Alice Lee, head of the UN Programme on Space Applications, told SciDev.Net that telemedicine would benefit patients at clinics that do not have adequate or specialised staff, are remote or do not offer specialised health services.

Doctors in remote clinics could send digital images and blood test results to a larger hospital, which could make a diagnosis and relay the results back to the clinic.

A telemedicine project at Tygerberg Children’s Hospital near Cape Town, South Africa has been running since 1996 but most other African nations have none.

Global Navigation Satellite Systems (GNSS) — such as the United States’ Global Positioning System or Russia’s GLONASS — can also be used to improve mapping relevant to issues such as deforestation, disease control, agriculture, climate and conservation.

Opening the meeting, Zambia’s vice president Lupando Mwape said the technology could help reduce agricultural production costs and maximise crop yields and farmers’ incomes. 

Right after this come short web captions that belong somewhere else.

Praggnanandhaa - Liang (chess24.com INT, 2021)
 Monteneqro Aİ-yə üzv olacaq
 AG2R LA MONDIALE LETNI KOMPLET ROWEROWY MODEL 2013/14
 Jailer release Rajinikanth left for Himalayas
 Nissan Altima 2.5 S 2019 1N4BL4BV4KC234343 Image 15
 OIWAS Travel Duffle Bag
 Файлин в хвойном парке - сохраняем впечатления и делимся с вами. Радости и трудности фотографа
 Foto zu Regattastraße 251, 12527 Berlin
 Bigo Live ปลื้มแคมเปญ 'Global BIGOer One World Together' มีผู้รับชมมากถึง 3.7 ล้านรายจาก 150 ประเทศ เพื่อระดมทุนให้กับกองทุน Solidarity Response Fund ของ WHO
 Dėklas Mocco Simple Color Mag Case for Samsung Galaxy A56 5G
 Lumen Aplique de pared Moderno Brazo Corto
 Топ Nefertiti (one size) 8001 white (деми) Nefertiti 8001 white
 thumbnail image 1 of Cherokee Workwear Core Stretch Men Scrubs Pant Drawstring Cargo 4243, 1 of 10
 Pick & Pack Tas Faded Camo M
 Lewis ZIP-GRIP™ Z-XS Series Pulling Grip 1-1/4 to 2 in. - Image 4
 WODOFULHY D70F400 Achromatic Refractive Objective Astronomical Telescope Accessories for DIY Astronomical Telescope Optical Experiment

The action plan stresses the need for international, regional and national cooperation in setting up the technology and assessing how to use it to meet the needs of the region.

The plan also calls on scientists to explain to policymakers in their countries how GNSS technologies can be applied.

Alexandre Steciw, senior advisor to the Galileo Joint Undertaking (the GNSS for Europe that will be operational in 2008) told the workshop that the European Development Fund was ready to fund the plans if African economic blocs — such as the Southern African Development Community and the Economic Community of West African States — submit coordinated proposals.